Gangwon province in the northeast portion of the Republic of Korea (ROK) has an immense amount of natural beauty and resources, and is a major source of clean drinking water for Seoul, the country’s capital city. Mountainous and sparsely populated, tourism and agriculture are the mainstays of the economy. Although this has benefited Gangwon greatly, the lack of industrial infrastructure and its geographical location and environmental features make it susceptible to damage from typhoons, heavy rain and snow, landslides, and natural disasters. Looking for a way to turn these challenges into opportunities, in 2005 the Gangwon Embedded Software Cooperative Research Center (GEMS-CRC) developed a unique warning system that would help minimize the damage caused by extreme weather and natural disasters.
Established in 2004, GEMS-CRC is an affiliate research center of Gangneung-Wonju National University (GWN) in Gangwon province, and is part of the University’s information technology (IT) Cooperative Research Center Establishment Support project. The goal of this project is twofold. First, it is to support local IT research and development (R&D) centers in six provinces of the ROK by providing assistance to promote the development of their IT industries through the commercialization of new technologies. Second, it is to promote the balanced development of the IT industry in the ROK, which is dominated by companies and organizations centered in major metropolitan areas such as Seoul.
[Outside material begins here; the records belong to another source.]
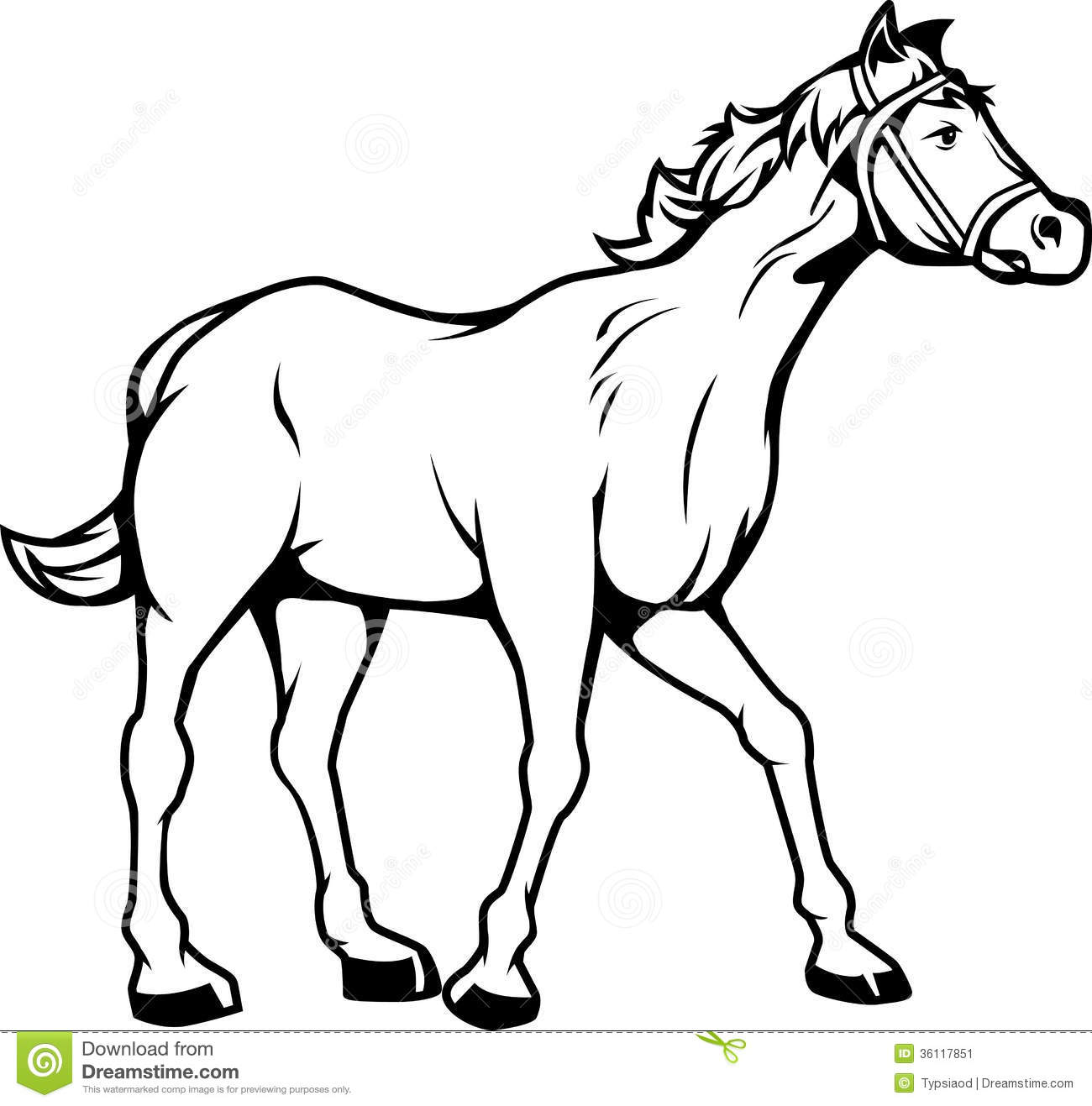 Foal clipart Drawings Drawings Black White and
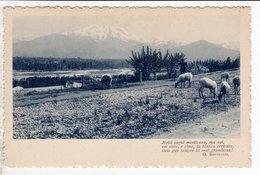 Cpa Carte Postale Ancienne  - Molti Sogni Mentiromo , Ma Voi - Poeme Bertacchi - Cartoline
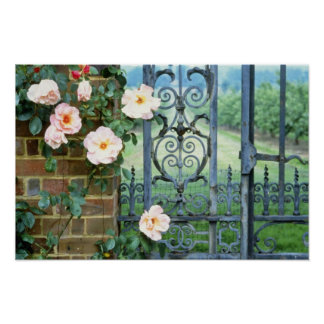 white Rose And Wrought Iron Gate flowers Print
When R&D started in 2004, GEMS-CRC decided to focus on wireless sensor network technology for monitoring the environment, and more specifically Ubiquitous Sensor Networks (USN). USN is a term used to describe a network of intelligent sensors that could eventually become ubiquitous. The technology has vast potential as it could facilitate new applications and services in a variety of fields, such as ensuring security and environmental monitoring. The environmental monitoring capability of USN caught the attention of GEMS-CRC researchers, as they realized that it could provide vital information in times of natural disasters or severe weather through capturing photos and sensor readings via scientific instruments and transmit this data back to a remote monitoring station.
Despite the potential advantages of USN, as of 2012 the technology is still relatively new and requires a large degree of customization for each specific application. The first task GEMS-CRC researchers therefore faced was to identify the requirements for a USN geared towards environmental monitoring. They determined that it must consist of spatially distributed autonomous sensors to monitor physical or environmental conditions such as temperature, sound, vibration, pressure, motion, and pollutants. The data will then be coalesced through the network and sent to a main remote monitoring station. GEMS-CRC’s research found that modern USNs are bi-directional, which means that they can not only send data, but can receive instructions and thus be remotely controlled. Such USNs are used in a variety of industrial and consumer applications, such as industrial process monitoring and control, machine health monitoring, environment and habitat monitoring, disaster monitoring, healthcare applications, home automation, building structural safety monitoring, and traffic control. As such, the organization decided to invent new USN technology based on bi-directional implementation.
After deciding on USN and the necessary technical criteria, the researchers surveyed the demands of companies and organizations to determine how to best develop a USN technology specifically for monitoring the environment. The first task was to research core USN technology that is already in place for environment monitoring and disaster prevention and determine its viability. Networks are of no use without the ability to communicate, and therefore an effective communication protocol (digital message formats and the rules for their exchange) is essential. At the time research started, the main USN communications protocol was Zigbee, which enhances the IEEE 802.15.4 standard (a standard which focuses on low-speed wireless communication) by adding additional network and security layers and an application framework for low power networking of data.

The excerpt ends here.